• Data lines:
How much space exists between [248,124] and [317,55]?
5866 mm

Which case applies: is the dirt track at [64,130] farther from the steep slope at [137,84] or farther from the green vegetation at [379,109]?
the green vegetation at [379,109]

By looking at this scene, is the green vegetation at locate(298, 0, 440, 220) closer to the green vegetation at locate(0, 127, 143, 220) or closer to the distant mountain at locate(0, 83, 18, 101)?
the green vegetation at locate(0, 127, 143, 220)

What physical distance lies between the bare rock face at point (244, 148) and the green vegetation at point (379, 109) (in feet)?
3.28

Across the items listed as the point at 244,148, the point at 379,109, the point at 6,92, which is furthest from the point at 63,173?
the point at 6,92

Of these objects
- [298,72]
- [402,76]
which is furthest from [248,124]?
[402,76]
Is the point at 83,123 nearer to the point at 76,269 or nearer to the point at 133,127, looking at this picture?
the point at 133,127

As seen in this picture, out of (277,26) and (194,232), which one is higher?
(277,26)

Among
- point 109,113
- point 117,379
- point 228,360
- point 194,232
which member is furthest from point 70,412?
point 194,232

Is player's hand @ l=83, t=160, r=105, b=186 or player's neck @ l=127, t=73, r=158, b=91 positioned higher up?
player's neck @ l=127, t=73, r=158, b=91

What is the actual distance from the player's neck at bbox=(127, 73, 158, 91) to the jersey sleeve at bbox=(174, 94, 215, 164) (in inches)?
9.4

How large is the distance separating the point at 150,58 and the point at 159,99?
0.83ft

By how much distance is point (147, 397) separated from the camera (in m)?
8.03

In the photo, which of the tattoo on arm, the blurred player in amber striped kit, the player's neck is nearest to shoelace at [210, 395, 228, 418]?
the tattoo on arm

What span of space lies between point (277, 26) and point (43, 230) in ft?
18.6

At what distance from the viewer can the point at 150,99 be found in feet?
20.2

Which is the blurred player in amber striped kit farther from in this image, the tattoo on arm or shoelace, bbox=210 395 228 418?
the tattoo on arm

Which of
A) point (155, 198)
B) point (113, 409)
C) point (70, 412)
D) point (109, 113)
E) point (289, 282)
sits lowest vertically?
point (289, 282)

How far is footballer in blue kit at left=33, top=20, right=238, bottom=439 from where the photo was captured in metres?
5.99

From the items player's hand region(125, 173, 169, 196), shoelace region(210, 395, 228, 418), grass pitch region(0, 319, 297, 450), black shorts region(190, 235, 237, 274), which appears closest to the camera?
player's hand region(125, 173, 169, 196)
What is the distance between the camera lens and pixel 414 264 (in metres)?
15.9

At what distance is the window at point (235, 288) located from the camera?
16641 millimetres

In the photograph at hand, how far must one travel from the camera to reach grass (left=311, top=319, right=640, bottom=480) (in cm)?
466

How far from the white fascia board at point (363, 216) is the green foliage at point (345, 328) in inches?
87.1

• Directions for this task:
Quote all of the records above word for word, from the first line to the last.

• Exercise response:
How much space exists between [248,124] and [317,55]?
5866 mm

Which case applies: is the dirt track at [64,130] farther from the steep slope at [137,84] or farther from the green vegetation at [379,109]?
the green vegetation at [379,109]

By looking at this scene, is the green vegetation at locate(298, 0, 440, 220) closer to the green vegetation at locate(0, 127, 143, 220) or closer to the distant mountain at locate(0, 83, 18, 101)?
the green vegetation at locate(0, 127, 143, 220)

What physical distance lies between the bare rock face at point (244, 148) and the green vegetation at point (379, 109) (in feet)?
3.28

Across the items listed as the point at 244,148, the point at 379,109, the point at 6,92, which is furthest from the point at 63,173?
the point at 6,92

Of these objects
- [298,72]
- [402,76]
which is furthest from [248,124]?
[402,76]
Is the point at 83,123 nearer to the point at 76,269 or nearer to the point at 133,127, looking at this picture?
the point at 133,127

As seen in this picture, out of (277,26) and (194,232), which one is higher?
(277,26)

Among
- point 109,113
- point 117,379
- point 228,360
- point 194,232
which member is furthest from point 70,412?
point 194,232

Is player's hand @ l=83, t=160, r=105, b=186 or player's neck @ l=127, t=73, r=158, b=91 positioned higher up?
player's neck @ l=127, t=73, r=158, b=91

What is the actual distance from the player's neck at bbox=(127, 73, 158, 91) to the jersey sleeve at bbox=(174, 94, 215, 164) (in inches)?
9.4

How large is the distance separating the point at 150,58 and the point at 159,99?
0.83ft

By how much distance is point (147, 397) separated from the camera (in m)?
8.03

In the photo, which of the tattoo on arm, the blurred player in amber striped kit, the player's neck is nearest to shoelace at [210, 395, 228, 418]?
the tattoo on arm

What span of space lies between point (277, 26) and point (43, 230) in ft?
18.6

At what distance from the viewer can the point at 150,99 be found in feet?
20.2

Which is the blurred player in amber striped kit farther from in this image, the tattoo on arm or shoelace, bbox=210 395 228 418?
the tattoo on arm

Which of
A) point (155, 198)
B) point (113, 409)
C) point (70, 412)
D) point (109, 113)
E) point (289, 282)
sits lowest vertically?
point (289, 282)

How far is footballer in blue kit at left=33, top=20, right=238, bottom=439 from where the photo was captured in metres?
5.99

From the items player's hand region(125, 173, 169, 196), shoelace region(210, 395, 228, 418), grass pitch region(0, 319, 297, 450), black shorts region(190, 235, 237, 274), which appears closest to the camera?
player's hand region(125, 173, 169, 196)
What is the distance between the camera lens and pixel 414 264 (in metres)?
15.9

At what distance is the window at point (235, 288) located from the camera?
16641 millimetres

In the photograph at hand, how far must one travel from the camera to reach grass (left=311, top=319, right=640, bottom=480) (in cm)?
466

How far from the white fascia board at point (363, 216) is the green foliage at point (345, 328) in inches?
87.1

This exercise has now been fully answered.